CHL, chloramphenicol; CIP, ciprofloxacin; ERY, erythromycin; GEN, gentamicin; NAL, nalidixic acid; TET, tetracycline.

c

Sequence type indicates the unique number assigned on the basis of the allelic profile generated based on the allele nucleotide sequence number in the MLST database (www.pubmlst.org/campylobacter).

The IA for the whole population was 0.293, indicating a weak clonal structure. However, the IA values for the ABF and the conventional populations were 0.279 and 0.535, respectively, indicating a higher clonality of C. coli isolates from the conventional system. Simpson's index of diversity calculated for the MLST method was found to be 0.936. Such a high DI value indicates that MLST has a very high discriminatory power.

Genotypic diversity based on PFGE fingerprinting.

The SmaI-digested genome of C. coli resulted in the generation of an average of 6 to 10 bands.
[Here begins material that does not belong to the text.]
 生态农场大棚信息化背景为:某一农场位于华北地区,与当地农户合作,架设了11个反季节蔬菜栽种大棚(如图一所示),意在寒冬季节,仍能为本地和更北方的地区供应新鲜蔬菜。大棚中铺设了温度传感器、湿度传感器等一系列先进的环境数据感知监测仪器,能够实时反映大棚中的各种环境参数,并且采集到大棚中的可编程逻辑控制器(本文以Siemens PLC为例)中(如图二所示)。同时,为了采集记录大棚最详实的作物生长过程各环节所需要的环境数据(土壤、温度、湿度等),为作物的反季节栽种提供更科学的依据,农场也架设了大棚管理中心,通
Using 70% genetic similarity as the cutoff, a total of 11 clusters were observed, with clusters 1 (17 isolates), 11 (16 isolates), and 3 (15 isolates) being the predominant ones comprising 48% of the total isolates (Fig. 1). We followed the recommended criteria for interpreting PFGE banding patterns, with isolates differing by one to three bands being most likely clonal (45).

FIG. 1.

FIG. 1.

FIG. 1.

PFGE dendrogram for the 100 C. coli isolates showing the 11 clusters at 70% genetic similarity among the band profiles.
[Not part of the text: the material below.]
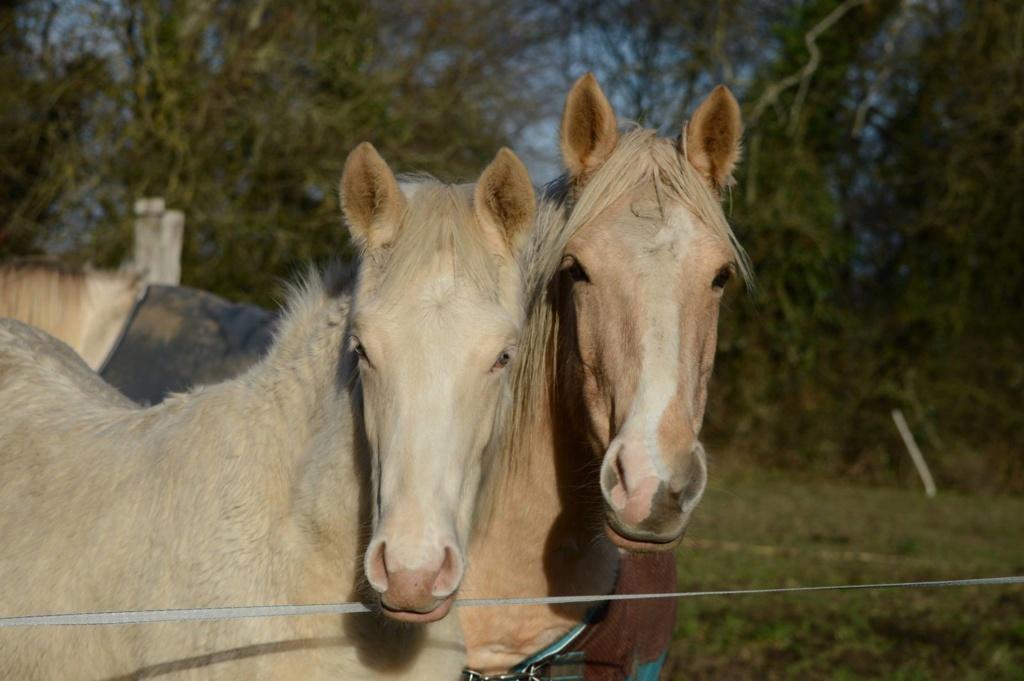 Les chevaux Dorélia  - Page 36 47152410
Three clusters had isolates grouped together based on their antimicrobial resistance patterns. These included cluster 4 (n = 4; TET), cluster 6 (n = 3; TET), and cluster 10 (n = 6; CIP ERY NAL TET). All the isolates from cluster 6 and five out of six isolates in cluster 10 were epidemiologically related, being isolated from the same slaughter and farm groups. One group of isolates each in clusters 1 (isolates 762, 3995, and 4037) and 11 (isolates 26, 793, and 794) were epidemiologically related, representing the nursery, finishing, and slaughter stages of two different ABF farms. However, other isolates from these farms and slaughter stages were found to be unrelated and clustered separately. Overall, the population exhibited considerable genotypic diversity. The remaining clusters were very diverse based on the location and time of isolation and the resistance patterns of these isolates. This indicates the diverse nature of the C. coli isolates. The PFGE method had a discriminatory index of 0.889.

Comparison of clustering by MLST and PFGE.

We identified a total of 27 and 11 clusters for the 100 C. coli isolates genotyped using MLST and PFGE, respectively. The association of MLST STs with PFGE clusters is shown in Fig. 1 and Table 2. Out of the 65 MLST STs observed for the complete data set, 53 STs (81.5%) representing 62 C. coli isolates were represented by a single PFGE cluster, indicating that these isolates were not distinguished by the PFGE method. The remaining 12 STs were clustered in two to three PFGE clusters. A single PFGE cluster (cluster 4) was found to be associated with a single ST (ST-854). The remaining 10 PFGE clusters were associated with multiple STs. PFGE type 1 was the most heterogeneous cluster and included 16 STs representing the farm and slaughter stages of both production systems. This indicates the poor correlation in polymorphism between MLST and PFGE findings.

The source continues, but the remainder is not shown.